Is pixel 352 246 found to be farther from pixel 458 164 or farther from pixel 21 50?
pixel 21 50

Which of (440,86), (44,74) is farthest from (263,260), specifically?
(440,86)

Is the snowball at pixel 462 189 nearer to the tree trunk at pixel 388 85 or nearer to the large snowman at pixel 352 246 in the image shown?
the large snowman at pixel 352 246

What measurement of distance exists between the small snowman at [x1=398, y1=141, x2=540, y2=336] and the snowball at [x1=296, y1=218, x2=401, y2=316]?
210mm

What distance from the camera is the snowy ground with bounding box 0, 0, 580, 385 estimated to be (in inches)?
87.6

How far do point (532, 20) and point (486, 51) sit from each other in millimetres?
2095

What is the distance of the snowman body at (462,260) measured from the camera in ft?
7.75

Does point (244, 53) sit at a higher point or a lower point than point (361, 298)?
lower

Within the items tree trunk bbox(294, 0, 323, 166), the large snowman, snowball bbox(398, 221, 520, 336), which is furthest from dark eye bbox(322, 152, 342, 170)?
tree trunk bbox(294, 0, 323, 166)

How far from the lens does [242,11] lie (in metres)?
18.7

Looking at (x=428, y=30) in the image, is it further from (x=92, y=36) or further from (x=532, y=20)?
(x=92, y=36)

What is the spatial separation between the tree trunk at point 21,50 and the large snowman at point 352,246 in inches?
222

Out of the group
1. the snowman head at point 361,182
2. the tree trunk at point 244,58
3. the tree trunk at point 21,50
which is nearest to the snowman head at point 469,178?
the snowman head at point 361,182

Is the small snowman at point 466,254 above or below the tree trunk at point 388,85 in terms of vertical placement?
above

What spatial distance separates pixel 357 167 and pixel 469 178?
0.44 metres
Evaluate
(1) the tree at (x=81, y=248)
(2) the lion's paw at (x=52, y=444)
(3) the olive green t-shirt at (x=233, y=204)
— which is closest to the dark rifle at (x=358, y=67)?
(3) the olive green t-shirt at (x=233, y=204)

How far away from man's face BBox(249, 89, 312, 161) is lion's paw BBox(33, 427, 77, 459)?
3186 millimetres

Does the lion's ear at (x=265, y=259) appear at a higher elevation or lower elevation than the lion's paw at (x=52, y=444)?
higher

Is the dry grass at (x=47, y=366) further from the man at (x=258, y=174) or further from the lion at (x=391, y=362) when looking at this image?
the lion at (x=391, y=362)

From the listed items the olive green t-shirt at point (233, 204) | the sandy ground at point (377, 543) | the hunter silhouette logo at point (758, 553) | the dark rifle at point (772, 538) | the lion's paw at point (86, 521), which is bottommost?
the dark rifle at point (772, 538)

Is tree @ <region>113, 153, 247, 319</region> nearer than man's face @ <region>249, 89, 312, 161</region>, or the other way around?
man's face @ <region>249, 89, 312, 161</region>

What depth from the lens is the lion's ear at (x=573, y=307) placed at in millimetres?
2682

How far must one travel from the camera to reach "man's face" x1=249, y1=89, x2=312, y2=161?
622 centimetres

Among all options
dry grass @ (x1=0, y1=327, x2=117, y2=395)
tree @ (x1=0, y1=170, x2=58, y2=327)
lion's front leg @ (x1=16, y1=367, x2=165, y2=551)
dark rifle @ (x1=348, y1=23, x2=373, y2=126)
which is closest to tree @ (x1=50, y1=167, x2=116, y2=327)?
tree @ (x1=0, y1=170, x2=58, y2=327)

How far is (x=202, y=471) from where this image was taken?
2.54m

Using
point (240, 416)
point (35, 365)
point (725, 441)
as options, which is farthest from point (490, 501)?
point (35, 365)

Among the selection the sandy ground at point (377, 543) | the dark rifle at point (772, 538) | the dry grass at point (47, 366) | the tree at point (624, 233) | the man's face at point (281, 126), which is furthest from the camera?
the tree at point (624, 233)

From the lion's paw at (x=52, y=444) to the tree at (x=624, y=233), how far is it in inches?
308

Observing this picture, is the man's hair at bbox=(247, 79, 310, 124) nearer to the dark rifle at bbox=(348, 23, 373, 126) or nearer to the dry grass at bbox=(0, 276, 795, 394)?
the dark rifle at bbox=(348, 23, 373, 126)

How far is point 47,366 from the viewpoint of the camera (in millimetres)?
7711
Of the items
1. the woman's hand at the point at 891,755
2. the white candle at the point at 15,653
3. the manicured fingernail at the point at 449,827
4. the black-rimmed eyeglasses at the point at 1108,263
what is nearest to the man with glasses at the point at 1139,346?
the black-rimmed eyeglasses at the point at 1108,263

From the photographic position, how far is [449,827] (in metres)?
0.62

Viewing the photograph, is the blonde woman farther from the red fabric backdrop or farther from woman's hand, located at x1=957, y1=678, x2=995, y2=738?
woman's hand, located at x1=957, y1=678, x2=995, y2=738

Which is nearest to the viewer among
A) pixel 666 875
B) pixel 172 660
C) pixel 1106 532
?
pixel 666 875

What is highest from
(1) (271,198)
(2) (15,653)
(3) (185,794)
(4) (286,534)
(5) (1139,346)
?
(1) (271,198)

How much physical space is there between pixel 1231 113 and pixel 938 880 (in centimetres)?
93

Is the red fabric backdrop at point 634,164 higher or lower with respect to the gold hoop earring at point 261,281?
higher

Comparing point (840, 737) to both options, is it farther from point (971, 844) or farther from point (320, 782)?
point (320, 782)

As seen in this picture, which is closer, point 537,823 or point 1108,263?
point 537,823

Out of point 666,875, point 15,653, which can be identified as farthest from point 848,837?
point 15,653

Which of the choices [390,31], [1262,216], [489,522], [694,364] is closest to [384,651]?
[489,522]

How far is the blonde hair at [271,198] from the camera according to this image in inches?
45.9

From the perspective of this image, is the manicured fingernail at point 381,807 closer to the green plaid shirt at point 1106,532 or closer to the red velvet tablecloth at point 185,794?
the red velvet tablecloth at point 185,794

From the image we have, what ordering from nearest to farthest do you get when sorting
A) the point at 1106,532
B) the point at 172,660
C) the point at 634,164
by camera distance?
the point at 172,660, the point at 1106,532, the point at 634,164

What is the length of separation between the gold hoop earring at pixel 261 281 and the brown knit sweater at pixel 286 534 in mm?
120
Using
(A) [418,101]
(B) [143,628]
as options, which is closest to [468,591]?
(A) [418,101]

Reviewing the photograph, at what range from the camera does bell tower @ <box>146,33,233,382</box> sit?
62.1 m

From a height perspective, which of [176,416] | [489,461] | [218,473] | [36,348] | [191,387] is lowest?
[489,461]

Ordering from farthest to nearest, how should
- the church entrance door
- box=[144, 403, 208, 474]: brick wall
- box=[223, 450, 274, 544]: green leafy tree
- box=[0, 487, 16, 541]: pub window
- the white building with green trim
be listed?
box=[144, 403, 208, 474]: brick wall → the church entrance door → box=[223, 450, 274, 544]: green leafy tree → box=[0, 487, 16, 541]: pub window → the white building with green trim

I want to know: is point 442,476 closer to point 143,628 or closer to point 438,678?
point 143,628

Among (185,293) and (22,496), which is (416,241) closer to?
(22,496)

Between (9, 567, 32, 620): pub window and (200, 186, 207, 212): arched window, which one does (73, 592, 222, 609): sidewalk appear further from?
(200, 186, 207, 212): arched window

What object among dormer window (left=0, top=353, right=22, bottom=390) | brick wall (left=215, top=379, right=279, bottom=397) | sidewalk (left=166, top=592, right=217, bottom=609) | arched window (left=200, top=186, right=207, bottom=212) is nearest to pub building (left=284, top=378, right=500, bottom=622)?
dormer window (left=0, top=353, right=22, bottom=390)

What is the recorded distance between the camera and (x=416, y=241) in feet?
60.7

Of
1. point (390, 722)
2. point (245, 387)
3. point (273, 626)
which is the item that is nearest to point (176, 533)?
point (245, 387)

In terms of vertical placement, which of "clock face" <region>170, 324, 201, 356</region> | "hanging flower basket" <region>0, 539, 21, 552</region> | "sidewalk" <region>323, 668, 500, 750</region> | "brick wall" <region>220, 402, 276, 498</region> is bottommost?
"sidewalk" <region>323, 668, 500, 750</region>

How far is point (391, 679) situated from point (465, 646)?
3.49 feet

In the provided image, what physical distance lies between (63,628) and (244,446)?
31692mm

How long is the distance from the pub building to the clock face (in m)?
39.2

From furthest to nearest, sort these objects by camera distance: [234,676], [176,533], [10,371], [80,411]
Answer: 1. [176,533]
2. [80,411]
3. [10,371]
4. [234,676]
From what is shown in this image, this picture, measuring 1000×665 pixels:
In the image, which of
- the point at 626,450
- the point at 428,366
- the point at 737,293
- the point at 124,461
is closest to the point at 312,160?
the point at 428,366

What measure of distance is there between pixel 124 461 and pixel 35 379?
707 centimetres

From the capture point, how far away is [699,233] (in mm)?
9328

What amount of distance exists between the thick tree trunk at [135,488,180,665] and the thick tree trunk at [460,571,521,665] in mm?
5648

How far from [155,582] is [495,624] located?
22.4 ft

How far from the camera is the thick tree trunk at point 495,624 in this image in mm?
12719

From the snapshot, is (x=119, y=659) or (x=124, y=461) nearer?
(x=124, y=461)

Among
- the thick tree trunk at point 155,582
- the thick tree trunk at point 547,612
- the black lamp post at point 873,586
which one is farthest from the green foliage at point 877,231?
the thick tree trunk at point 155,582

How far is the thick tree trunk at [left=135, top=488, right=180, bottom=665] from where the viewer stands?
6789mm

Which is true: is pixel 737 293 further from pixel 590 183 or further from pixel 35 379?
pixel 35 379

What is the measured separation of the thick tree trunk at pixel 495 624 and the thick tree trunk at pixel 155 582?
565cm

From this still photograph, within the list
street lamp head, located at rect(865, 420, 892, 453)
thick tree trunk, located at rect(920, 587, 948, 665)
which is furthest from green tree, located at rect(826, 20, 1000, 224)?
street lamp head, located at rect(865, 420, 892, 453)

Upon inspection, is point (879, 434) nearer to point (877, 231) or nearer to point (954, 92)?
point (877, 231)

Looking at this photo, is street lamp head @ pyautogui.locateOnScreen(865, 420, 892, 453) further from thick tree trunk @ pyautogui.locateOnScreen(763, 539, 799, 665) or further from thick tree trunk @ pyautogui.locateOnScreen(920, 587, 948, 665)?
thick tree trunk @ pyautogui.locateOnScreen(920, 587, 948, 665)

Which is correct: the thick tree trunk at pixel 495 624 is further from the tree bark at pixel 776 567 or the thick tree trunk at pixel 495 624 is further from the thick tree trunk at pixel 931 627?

__To be done__:
Return the records above without any changes, from the line with "What amount of" up to and including the last line of the records.

__Exercise result__:
What amount of distance exists between the thick tree trunk at [135,488,180,665] and the thick tree trunk at [460,571,521,665] in mm?
5648

How far from [155,582] is [495,624] located?
22.4 ft

How far from the camera is the thick tree trunk at point 495,624 in this image in mm?
12719

From the snapshot, is (x=119, y=659) or (x=124, y=461) nearer?
(x=124, y=461)

Among
- the thick tree trunk at point 155,582
- the thick tree trunk at point 547,612
- the black lamp post at point 873,586
which one is farthest from the green foliage at point 877,231?
the thick tree trunk at point 155,582

How far is the thick tree trunk at [left=135, top=488, right=180, bottom=665] from where the viewer stands?
6789mm

Which is true: is pixel 737 293 further from pixel 590 183 or further from pixel 35 379?
pixel 35 379

What is the measured separation of the thick tree trunk at pixel 495 624 and the thick tree trunk at pixel 155 582?
565cm

From this still photograph, within the list
street lamp head, located at rect(865, 420, 892, 453)
thick tree trunk, located at rect(920, 587, 948, 665)
which is furthest from green tree, located at rect(826, 20, 1000, 224)?
street lamp head, located at rect(865, 420, 892, 453)

Upon inspection, is point (879, 434) nearer to point (877, 231) or nearer to point (954, 92)?
point (877, 231)

Looking at this photo, is street lamp head @ pyautogui.locateOnScreen(865, 420, 892, 453) further from thick tree trunk @ pyautogui.locateOnScreen(763, 539, 799, 665) or further from thick tree trunk @ pyautogui.locateOnScreen(920, 587, 948, 665)?
thick tree trunk @ pyautogui.locateOnScreen(920, 587, 948, 665)

Which is correct: the thick tree trunk at pixel 495 624 is further from the tree bark at pixel 776 567 or the thick tree trunk at pixel 495 624 is further from the thick tree trunk at pixel 931 627?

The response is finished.